Flavor profile: Nettles have a sweet, savory, earthy flavor similar to spinach or amaranth but very uniquely nettle-flavored. They make for a very rich, creamy, nourishing tea and once cooked/processed to remove their stingers they can be used just like any other green.

Uses: Edible Uses: tea, pesto, pasta, lasagne, spanakopita, etc.; Topical Sting Treatment: Nettles have long been used to stimulate the circulatory and lymphatic systems in the body.

Pairs with: lemon, honey, garlic, nuts, etc.

Storage: For tea, you can hang your nettles or place them on a drying rack to dry, fluffing them regularly so that they dry evenly. To store fresh nettles, store in a plastic or paper bag in the fridge making sure they aren’t too compacted. They don’t contain a lot of moisture, so they tend to have a longer shelf life.

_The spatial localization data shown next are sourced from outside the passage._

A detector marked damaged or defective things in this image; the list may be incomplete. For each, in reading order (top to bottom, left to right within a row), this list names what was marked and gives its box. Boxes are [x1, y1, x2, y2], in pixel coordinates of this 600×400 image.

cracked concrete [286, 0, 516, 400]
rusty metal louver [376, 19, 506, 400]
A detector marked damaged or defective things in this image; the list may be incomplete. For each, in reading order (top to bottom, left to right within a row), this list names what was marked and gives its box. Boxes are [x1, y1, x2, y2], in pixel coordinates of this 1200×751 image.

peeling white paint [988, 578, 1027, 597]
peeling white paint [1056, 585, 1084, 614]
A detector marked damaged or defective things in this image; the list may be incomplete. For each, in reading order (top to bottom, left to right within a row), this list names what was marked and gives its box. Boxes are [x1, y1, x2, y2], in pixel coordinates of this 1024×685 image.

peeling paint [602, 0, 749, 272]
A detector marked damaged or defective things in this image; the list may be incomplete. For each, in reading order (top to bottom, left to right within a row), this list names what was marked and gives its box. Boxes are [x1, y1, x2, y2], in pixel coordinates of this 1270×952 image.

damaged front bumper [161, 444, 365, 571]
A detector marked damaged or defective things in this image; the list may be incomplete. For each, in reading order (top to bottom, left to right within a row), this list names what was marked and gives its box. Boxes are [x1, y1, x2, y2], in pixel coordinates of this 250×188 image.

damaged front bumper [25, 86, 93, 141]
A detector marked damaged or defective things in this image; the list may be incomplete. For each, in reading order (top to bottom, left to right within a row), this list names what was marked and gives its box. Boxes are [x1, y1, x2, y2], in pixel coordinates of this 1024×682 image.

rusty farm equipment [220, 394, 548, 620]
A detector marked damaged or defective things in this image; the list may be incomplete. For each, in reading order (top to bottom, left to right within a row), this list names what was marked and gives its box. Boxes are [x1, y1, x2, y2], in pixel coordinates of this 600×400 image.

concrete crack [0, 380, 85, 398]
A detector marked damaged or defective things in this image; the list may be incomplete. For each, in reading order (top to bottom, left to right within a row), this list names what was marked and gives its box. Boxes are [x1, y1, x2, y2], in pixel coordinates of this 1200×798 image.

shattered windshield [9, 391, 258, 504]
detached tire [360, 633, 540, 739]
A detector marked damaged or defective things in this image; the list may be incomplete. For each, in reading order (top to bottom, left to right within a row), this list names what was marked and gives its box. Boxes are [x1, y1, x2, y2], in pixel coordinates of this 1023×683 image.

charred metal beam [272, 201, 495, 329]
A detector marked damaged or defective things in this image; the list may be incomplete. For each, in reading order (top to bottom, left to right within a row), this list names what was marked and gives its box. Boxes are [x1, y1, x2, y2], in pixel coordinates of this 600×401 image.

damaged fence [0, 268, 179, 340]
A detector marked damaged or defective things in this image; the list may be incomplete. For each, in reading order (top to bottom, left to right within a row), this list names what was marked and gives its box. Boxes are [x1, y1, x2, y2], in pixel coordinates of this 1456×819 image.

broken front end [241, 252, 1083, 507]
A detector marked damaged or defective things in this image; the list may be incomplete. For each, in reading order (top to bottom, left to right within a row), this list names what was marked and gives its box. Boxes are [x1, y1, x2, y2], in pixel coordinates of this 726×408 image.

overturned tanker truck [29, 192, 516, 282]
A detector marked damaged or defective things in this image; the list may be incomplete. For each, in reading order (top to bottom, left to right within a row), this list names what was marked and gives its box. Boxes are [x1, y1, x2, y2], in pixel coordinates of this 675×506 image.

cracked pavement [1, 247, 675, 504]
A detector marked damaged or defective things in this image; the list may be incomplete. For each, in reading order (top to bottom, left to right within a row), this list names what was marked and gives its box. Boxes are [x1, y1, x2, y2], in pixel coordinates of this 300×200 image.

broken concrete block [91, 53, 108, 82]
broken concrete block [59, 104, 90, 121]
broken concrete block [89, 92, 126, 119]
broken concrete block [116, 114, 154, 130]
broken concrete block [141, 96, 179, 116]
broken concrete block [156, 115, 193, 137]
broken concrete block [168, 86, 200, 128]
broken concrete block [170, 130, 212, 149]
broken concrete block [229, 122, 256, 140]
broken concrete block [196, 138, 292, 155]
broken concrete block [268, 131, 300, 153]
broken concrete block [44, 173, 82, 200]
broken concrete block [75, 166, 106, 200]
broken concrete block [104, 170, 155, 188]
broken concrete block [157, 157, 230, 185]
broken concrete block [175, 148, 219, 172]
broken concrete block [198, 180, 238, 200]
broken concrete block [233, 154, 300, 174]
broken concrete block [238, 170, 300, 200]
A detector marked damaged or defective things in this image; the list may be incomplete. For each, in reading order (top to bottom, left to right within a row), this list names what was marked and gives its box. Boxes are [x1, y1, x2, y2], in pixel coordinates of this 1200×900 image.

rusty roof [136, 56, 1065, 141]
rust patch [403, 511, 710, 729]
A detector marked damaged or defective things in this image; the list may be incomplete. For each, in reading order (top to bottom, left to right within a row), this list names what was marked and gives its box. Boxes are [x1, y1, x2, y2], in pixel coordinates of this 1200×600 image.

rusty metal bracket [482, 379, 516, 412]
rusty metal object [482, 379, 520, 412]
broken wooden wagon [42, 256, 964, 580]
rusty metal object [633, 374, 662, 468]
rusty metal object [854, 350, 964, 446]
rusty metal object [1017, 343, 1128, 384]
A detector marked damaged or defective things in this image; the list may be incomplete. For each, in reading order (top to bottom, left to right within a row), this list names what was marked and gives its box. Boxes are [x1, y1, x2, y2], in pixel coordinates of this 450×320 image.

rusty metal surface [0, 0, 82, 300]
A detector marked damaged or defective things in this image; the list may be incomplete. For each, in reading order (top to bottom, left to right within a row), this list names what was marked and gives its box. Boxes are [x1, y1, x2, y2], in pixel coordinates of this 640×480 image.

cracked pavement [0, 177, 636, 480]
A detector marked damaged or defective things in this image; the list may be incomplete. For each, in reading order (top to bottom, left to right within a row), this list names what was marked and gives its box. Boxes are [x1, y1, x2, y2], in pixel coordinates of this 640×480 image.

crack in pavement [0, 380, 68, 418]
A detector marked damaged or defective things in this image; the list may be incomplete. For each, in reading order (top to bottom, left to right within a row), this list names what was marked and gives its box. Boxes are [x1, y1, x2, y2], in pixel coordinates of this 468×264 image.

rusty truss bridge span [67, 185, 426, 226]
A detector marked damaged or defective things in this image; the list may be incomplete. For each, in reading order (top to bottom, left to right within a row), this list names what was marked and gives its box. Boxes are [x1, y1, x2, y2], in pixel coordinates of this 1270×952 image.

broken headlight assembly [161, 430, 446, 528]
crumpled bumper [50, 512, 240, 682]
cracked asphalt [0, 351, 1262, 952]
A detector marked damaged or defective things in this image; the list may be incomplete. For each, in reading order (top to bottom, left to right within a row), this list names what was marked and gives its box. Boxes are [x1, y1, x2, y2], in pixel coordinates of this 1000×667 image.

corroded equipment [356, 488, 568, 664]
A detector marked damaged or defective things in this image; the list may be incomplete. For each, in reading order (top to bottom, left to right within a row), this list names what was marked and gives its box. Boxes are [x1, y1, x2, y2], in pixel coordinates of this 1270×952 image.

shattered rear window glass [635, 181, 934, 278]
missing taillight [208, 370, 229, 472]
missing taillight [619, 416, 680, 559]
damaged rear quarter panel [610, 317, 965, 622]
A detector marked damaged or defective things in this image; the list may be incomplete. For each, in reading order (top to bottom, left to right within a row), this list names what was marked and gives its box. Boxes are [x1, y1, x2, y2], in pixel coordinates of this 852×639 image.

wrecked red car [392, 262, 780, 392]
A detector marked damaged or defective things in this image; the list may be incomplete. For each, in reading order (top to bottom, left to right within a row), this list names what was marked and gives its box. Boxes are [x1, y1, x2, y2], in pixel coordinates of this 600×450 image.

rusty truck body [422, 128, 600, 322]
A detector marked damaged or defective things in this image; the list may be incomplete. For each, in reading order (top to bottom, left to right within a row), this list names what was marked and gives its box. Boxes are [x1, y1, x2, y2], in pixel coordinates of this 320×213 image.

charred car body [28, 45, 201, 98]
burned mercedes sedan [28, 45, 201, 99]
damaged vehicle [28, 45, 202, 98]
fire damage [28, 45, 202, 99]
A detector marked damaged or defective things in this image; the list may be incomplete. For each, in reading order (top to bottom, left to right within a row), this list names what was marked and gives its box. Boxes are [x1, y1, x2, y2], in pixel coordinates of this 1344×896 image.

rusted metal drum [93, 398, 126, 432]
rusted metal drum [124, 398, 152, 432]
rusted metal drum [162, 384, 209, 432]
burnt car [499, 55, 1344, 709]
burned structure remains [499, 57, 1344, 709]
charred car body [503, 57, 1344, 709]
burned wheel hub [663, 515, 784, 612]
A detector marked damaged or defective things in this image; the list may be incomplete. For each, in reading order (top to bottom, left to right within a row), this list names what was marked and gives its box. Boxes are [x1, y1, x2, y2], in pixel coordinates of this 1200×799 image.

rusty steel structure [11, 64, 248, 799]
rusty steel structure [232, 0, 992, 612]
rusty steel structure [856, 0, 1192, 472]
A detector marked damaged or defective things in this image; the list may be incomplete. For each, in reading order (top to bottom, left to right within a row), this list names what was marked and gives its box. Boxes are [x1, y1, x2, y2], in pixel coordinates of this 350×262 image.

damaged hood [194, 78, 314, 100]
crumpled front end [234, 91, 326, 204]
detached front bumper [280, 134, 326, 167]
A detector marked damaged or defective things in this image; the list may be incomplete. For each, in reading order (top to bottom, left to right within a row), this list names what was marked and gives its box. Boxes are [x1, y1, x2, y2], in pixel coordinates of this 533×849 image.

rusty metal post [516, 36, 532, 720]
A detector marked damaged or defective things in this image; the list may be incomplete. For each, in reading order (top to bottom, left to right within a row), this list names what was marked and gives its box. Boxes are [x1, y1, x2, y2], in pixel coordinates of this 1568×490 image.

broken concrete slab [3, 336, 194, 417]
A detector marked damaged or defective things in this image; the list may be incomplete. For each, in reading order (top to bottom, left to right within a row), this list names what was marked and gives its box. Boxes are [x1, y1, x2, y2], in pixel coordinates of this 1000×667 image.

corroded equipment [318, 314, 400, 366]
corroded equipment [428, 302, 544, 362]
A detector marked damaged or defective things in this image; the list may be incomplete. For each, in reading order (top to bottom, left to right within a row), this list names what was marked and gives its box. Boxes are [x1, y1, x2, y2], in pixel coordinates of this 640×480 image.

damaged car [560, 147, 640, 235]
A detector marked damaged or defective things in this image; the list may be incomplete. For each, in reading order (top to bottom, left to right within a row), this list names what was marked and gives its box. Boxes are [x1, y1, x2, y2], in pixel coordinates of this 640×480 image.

Other names: Nettles, Stinging Nettles, Ts’exts’ix in the Squamish language, Latin name: Urtica dioica

Nutrients: Nettles are incredibly beneficial in a variety of ways. When consumed, nettles have high levels of iron and protein (harvest when new growth has a red blush for highest iron levels), vitamins A, B, C, and K, copper, manganese, and so much more! They are known for being brewed into tea for a respiratory aid that helps with asthma and seasonal allergies, and this topical sting itself can be used medicinally to stimulate circulation of the blood and the lymphatic system.

History: Nettles grow all around the world and come up in the springtime as the medicine we need right at that time of year. They have long been used as both food and medicine by Indigenous people all around the world.

Why it's a great crop: Although some farms do cultivate nettles, the majority of the nettles we enjoy are foraged. Any time we forage foods it is absolutely essential to know how to identify that plant, head to the United Plant Savers website to check and see if that plant is on the endangered species list in your area (and if it is, choose not to harvest it), and make sure not to take more than you need not to deplete the area. Make sure to take gloves and clippers with you to harvest and handle nettles, this is a special plant that requires special care.